The history of chocolate is staked by famous names: Dutchman Van Houten, Swiss Suchard and Kohler, British Cadbury, Frenchman Poulain. In the 19th century there were two important transformations in the history of chocolate. In 1847, an English company created a technological process of solidification of chocolate, and two years later, Swiss Daniel Peter thought to add a new ingredient: milk.
Shortly after, a new invention marked the history of chocolate: the melting temperature lower than that of the human body. So chocolate melts in the mouth and figuratively, but also literally. Dark chocolate melts at 34 to 35 degrees Celsius, while milk chocolate requires a lower temperature of a few degrees. Today milk chocolate is the most sought after assortment, with dark chocolate appreciated by only 5 – 10% of consumers of this product.

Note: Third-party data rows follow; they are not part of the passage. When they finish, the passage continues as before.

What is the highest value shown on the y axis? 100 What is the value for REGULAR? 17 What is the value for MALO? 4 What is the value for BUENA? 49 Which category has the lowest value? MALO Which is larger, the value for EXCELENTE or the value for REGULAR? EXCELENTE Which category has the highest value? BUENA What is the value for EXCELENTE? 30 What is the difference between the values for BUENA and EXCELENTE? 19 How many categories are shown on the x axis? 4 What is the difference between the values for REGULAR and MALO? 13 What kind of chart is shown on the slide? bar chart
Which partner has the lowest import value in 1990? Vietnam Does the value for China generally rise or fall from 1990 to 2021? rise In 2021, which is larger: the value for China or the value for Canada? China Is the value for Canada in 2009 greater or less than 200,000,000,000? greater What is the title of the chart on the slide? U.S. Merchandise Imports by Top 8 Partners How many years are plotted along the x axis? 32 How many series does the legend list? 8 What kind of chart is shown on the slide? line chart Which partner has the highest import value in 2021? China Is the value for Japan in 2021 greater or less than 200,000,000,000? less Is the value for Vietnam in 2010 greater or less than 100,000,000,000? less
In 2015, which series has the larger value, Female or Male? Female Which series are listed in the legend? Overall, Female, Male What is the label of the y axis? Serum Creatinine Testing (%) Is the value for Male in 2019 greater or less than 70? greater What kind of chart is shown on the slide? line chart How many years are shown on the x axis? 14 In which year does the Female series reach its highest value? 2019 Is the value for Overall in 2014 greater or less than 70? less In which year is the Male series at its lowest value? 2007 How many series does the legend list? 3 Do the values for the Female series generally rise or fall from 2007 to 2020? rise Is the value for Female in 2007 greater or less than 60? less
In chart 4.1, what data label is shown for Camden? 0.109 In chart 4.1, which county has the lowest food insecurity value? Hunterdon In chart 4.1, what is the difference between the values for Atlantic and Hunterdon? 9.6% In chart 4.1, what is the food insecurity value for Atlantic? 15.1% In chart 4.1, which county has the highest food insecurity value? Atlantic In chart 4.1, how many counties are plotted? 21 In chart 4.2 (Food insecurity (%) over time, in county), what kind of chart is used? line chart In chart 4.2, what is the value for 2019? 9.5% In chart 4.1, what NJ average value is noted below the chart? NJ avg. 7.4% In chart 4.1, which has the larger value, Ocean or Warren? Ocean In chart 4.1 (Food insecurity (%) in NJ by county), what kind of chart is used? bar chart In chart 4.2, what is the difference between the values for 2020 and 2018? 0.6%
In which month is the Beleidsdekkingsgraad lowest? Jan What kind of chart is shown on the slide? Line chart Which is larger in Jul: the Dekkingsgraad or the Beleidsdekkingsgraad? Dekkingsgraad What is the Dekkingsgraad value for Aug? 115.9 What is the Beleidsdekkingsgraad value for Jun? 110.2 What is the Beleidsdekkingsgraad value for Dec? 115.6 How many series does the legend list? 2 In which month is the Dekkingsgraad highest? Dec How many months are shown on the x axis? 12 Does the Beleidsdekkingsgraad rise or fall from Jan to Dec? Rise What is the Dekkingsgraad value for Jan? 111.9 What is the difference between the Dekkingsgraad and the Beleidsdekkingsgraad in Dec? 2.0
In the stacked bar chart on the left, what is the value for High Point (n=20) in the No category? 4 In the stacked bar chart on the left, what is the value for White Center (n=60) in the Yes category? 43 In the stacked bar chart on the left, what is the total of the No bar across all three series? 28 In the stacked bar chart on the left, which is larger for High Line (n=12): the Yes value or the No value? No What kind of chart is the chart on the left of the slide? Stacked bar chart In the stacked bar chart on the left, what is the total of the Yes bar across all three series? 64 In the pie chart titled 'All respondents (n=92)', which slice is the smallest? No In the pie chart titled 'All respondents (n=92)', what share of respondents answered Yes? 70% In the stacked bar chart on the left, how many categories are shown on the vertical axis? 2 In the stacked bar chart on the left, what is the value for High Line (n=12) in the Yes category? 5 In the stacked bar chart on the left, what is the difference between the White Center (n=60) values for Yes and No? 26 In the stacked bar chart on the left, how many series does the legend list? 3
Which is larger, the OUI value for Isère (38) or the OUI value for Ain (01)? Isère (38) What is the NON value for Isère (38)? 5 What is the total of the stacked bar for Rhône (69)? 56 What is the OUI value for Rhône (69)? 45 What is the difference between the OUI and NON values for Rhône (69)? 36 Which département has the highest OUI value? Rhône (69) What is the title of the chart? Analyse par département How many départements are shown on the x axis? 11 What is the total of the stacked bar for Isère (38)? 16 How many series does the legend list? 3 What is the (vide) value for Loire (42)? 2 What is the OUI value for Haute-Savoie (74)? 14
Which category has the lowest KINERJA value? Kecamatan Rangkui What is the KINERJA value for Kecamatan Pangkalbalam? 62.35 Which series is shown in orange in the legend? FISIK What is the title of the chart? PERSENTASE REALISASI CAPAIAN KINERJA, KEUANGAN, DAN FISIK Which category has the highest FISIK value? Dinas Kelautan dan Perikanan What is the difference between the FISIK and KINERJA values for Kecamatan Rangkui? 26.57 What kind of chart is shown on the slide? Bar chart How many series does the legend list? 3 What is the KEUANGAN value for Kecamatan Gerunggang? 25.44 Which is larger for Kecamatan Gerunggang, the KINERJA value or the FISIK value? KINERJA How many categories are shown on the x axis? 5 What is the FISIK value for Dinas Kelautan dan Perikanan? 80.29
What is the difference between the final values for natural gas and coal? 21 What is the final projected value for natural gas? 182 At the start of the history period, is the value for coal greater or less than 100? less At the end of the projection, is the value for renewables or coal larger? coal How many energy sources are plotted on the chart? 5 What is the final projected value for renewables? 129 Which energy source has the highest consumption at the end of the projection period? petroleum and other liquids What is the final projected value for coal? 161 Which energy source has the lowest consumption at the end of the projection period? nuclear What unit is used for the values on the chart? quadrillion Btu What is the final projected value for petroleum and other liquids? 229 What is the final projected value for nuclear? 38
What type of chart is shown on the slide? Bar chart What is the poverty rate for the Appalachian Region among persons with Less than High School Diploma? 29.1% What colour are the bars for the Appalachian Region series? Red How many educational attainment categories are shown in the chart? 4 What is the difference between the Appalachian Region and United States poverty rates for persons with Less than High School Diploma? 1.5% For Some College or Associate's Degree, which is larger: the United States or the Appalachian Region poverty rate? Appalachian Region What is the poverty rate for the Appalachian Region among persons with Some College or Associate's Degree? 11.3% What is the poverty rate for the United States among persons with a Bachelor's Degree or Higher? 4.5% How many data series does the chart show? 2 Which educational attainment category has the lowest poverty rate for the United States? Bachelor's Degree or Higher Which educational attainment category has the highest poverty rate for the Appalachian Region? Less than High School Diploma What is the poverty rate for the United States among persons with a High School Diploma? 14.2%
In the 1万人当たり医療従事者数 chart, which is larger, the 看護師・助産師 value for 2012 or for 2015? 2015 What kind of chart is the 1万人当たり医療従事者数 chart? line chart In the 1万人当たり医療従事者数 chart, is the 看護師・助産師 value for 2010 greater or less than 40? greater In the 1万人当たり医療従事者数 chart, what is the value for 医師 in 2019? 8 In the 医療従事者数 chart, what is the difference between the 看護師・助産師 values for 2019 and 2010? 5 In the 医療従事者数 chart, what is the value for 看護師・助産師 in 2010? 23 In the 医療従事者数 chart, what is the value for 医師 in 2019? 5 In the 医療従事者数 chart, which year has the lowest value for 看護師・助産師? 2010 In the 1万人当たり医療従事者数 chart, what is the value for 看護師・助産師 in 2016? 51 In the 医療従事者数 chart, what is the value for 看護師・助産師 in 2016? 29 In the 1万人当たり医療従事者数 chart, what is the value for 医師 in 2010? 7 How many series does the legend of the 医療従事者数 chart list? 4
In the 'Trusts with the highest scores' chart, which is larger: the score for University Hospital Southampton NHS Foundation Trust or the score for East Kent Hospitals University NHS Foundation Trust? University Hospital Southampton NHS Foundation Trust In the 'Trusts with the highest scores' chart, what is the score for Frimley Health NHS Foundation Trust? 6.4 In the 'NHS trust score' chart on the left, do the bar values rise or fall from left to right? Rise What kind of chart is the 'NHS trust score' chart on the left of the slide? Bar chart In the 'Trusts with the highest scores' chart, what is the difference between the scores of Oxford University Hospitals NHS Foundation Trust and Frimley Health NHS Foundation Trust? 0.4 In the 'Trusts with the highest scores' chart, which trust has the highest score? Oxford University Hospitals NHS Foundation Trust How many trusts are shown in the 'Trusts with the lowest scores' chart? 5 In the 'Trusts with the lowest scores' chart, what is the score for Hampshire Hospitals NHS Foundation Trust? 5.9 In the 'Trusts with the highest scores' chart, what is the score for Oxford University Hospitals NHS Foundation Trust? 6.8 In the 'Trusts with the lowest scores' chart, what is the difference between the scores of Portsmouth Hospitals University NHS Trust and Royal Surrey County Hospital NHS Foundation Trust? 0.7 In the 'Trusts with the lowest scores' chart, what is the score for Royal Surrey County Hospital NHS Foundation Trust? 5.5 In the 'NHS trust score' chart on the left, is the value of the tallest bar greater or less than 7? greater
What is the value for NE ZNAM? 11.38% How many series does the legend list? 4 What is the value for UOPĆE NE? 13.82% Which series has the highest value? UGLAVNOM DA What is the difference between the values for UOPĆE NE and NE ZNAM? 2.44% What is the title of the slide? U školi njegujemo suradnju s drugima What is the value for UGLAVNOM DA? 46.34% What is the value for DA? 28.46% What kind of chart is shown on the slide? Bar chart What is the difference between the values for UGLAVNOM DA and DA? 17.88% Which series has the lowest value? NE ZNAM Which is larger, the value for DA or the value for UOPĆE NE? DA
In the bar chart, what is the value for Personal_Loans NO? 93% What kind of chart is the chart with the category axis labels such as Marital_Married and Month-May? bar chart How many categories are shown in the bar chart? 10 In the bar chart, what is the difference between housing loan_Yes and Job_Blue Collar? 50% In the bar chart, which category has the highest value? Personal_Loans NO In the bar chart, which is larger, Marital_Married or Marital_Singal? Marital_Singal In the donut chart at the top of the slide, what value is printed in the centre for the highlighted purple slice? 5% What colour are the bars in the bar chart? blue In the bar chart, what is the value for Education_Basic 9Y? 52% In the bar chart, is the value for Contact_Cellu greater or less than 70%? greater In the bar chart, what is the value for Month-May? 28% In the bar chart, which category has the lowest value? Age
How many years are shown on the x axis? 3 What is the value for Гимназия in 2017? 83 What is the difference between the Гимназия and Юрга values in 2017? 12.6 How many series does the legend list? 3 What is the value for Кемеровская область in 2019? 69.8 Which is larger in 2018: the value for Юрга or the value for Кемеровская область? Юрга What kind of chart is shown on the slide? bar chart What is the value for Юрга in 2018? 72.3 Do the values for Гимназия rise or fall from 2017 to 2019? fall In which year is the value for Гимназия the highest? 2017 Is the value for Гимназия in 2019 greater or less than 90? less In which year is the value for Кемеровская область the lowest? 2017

Although chocolate is eaten for pleasure, its consumption brings extraordinary benefits to the body. The consumption of chocolate (cacao), especially the bitter one, has beneficial effects on the circulatory system. Other studies have been conducted to prove the anticancer, brain stimulator and cough inhibitor effects.
Despite the possible benefits, excessive consumption of chocolate can promote obesity and the development of diabetes mellitus. A study presented by the BBC showed that during the melting of chocolate in the mouth, the human brain experiences an increase in energy activity, and the heart rate increases more than during a passionate kiss and the sensation lasts four times longer.